Get this most interesting article quote – “Only 9% of managers say they can rely on colleagues in other functions and units (departments) all the time, and just half say they can rely on them most of the time. Commitments from these colleagues are typically not much more reliable than promises made by external partners, such as distributors and suppliers.”
That interesting premise in our little atmosphere example is – customers relying on ASMs, relying on marketing, relying on offers, relying on techs, relying on training, relying on parts personnel, relying on parts management abilities, relying on DMS protocol, relying on delivery companies, relying on PDCs, relying on suppliers, relying on engineers, and the list could continue on and on. Hey, let’s have an “Hours per RO” contest – didn’t work, must be the wimpy ASM staff.
Ok Then
Wow, I thought. I am starting to get this. The reliance factor is massive, so that any one entity can only function as well as the countless entities surrounding it. Yet, as management we (I have done this) often conclude loosely that the one entity is the problem when goals aren’t met. Are we setting unrealistic targets for what are essentially victims of the systems they function within? I was beginning to feel like Sherlock Holmes.

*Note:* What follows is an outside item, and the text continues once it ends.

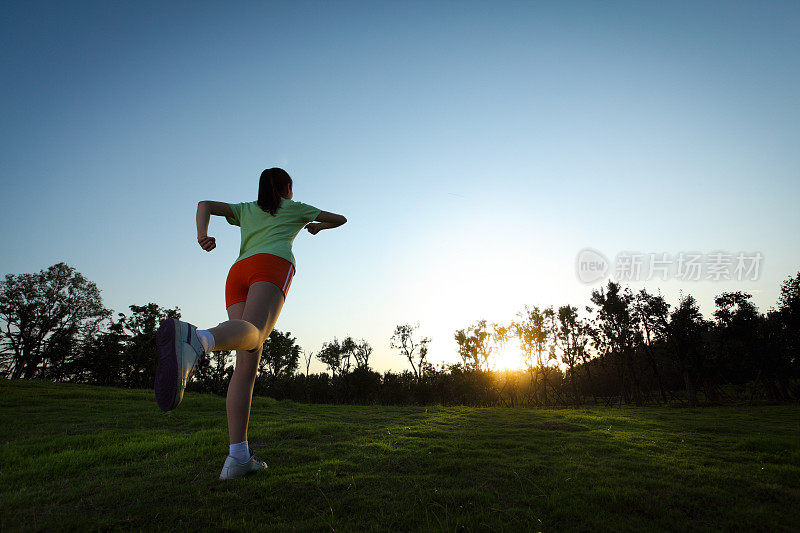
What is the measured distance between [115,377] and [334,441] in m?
46.3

Then came this tasty morsel: “When managers cannot rely on colleagues in other functions and units, they compensate with a host of dysfunctional behaviors that undermine execution: They duplicate effort, let promises to customers slip, delay their deliverables, or pass up attractive opportunities.” If you haven’t experienced this smack in the face, you aren’t in charge of anything. How many times have I heard a service manager rip up a parts manager and visa-versa? Of course the way to bring these two combatants together is to bring up the sales manager (I usually just slide down in my chair and order another beer after I fling that grenade)!
And next: “Managers also say they are three times more likely to miss performance commitments because of insufficient support from other units than because of their own teams’ failure to deliver.” Yep, just more confirmation that it’s everyone else’s fault – the new American way – ask anyone under 30 years old.
One Answer
Fortunately, I am more educated than many readers – which means (I’m being frank here) I have made many, many more mistakes than you, unless you have been treading the same waters for 40+ years like me. My take is that we suffer from silo-oriented general managers and even owners, who don’t take the time to inject themselves into the “whole” of what makes the business really tick (aka, solvent).
They know their own chalkboard extremely well and bury themselves in it. The next time I meet a designated GM who is making a concerted effort to learn, monitor, and motivate the width and length of our total business model will be one of the first in recent times.
Ok, so we reviewed and hammered Myth One a bit. We have four more myths to go, so don’t miss the next edition of Dealer Magazine if you are so inclined to continue on with the skinny of this intuitive article. It only gets more interesting, I promise, and tossing about Harvard Business Review makes us look pretty smart at the worst.
Check the March issue of that periodical if you really care. You won’t be disappointed. Hey, it’s O’Beer Hundred Joe, see ya next month.